═══ Records for this exercise ═══

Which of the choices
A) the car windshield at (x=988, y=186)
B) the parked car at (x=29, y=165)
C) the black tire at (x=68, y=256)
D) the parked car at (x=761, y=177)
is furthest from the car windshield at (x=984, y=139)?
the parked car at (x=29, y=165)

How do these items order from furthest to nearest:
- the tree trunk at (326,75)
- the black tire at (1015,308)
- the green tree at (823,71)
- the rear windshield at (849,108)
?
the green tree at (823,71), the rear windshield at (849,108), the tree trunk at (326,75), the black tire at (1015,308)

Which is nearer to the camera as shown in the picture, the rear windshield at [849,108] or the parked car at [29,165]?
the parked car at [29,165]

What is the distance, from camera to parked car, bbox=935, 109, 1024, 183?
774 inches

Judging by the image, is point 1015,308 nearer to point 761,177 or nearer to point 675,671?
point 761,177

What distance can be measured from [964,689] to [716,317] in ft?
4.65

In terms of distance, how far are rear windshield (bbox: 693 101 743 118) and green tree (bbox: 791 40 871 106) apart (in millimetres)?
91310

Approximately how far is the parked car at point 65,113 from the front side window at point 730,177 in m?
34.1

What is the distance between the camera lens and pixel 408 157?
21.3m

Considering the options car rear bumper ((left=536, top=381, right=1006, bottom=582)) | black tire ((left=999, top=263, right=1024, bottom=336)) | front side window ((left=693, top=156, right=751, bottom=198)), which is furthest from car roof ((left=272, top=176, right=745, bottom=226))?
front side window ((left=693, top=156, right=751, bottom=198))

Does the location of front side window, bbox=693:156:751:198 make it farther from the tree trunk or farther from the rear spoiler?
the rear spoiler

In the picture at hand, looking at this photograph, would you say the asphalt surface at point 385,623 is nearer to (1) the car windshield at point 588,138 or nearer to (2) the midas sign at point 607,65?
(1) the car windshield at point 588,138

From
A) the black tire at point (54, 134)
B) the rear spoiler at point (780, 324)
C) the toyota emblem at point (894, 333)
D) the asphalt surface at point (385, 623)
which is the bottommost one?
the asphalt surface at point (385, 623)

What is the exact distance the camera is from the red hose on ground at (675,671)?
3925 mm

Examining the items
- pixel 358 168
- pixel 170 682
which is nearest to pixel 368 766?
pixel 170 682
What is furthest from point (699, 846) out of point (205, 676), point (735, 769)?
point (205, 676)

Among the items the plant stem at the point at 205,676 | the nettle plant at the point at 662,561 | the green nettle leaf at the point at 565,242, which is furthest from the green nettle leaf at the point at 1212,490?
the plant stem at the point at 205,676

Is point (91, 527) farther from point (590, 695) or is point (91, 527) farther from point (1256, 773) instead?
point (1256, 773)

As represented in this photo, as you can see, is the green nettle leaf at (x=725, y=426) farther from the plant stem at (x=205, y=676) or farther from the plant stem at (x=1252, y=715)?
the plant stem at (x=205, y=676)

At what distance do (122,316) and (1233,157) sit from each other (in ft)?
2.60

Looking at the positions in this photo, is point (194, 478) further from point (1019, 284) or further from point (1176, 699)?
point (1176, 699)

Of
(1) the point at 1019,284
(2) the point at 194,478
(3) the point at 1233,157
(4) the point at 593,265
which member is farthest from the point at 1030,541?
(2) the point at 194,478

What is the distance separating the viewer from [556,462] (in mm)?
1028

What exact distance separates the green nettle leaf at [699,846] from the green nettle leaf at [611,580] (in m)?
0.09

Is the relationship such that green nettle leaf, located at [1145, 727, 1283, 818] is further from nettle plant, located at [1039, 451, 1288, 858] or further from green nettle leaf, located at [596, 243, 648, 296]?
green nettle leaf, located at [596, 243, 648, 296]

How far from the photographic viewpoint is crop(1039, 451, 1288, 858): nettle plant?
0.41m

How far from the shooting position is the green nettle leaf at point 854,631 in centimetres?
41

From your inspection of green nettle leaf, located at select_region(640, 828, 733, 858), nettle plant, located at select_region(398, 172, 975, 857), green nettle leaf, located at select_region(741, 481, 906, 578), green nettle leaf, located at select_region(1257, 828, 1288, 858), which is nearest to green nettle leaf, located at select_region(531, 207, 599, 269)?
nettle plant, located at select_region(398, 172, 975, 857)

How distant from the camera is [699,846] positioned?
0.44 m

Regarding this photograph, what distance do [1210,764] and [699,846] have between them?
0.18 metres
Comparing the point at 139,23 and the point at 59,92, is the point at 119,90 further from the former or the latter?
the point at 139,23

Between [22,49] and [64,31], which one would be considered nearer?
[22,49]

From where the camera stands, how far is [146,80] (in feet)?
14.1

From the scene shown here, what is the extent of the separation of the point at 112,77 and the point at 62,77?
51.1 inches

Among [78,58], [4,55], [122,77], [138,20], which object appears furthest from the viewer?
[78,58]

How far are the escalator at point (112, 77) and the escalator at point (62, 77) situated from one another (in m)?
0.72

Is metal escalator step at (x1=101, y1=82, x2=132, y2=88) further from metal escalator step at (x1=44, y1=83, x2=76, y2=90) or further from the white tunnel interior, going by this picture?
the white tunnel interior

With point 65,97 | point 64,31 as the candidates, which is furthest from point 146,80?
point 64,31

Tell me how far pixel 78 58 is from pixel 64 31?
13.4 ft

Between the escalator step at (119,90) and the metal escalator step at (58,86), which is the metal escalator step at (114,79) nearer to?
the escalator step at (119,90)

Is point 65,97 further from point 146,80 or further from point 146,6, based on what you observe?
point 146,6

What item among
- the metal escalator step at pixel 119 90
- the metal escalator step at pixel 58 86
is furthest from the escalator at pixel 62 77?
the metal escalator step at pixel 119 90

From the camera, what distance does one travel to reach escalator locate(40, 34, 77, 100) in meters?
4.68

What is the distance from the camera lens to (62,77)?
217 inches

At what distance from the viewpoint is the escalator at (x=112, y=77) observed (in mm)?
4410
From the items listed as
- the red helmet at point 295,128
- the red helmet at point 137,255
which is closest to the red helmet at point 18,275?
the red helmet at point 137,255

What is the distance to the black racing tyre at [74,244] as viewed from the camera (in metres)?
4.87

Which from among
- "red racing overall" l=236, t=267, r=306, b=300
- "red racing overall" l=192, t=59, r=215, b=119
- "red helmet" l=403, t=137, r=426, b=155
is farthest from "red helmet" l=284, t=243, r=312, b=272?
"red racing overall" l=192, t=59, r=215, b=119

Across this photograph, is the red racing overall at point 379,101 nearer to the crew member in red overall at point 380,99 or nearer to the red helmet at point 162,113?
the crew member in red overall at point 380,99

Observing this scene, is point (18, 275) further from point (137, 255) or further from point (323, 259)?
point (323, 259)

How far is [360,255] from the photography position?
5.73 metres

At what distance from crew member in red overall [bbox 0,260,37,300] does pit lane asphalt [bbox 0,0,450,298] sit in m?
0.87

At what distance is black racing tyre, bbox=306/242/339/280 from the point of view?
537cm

═══

> **Request**: Reproduce the material above without alteration, starting at the line containing "What is the distance to" and continuing through the final line of the material.

> **Complete answer**:
What is the distance to the black racing tyre at [74,244] as viewed from the camera (in metres)?
4.87

Which from among
- "red racing overall" l=236, t=267, r=306, b=300
- "red racing overall" l=192, t=59, r=215, b=119
- "red helmet" l=403, t=137, r=426, b=155
is farthest from "red helmet" l=284, t=243, r=312, b=272?
"red racing overall" l=192, t=59, r=215, b=119

Across this photograph, is the red racing overall at point 379,101 nearer to the crew member in red overall at point 380,99 or nearer to the red helmet at point 162,113?
the crew member in red overall at point 380,99

Observing this scene, is point (18, 275) further from point (137, 255) or further from point (323, 259)?
point (323, 259)

How far is [360,255] from the photography position?
5.73 metres

At what distance from crew member in red overall [bbox 0,260,37,300] does pit lane asphalt [bbox 0,0,450,298] sit in m?
0.87

At what distance is black racing tyre, bbox=306/242/339/280 from the point of view?
537cm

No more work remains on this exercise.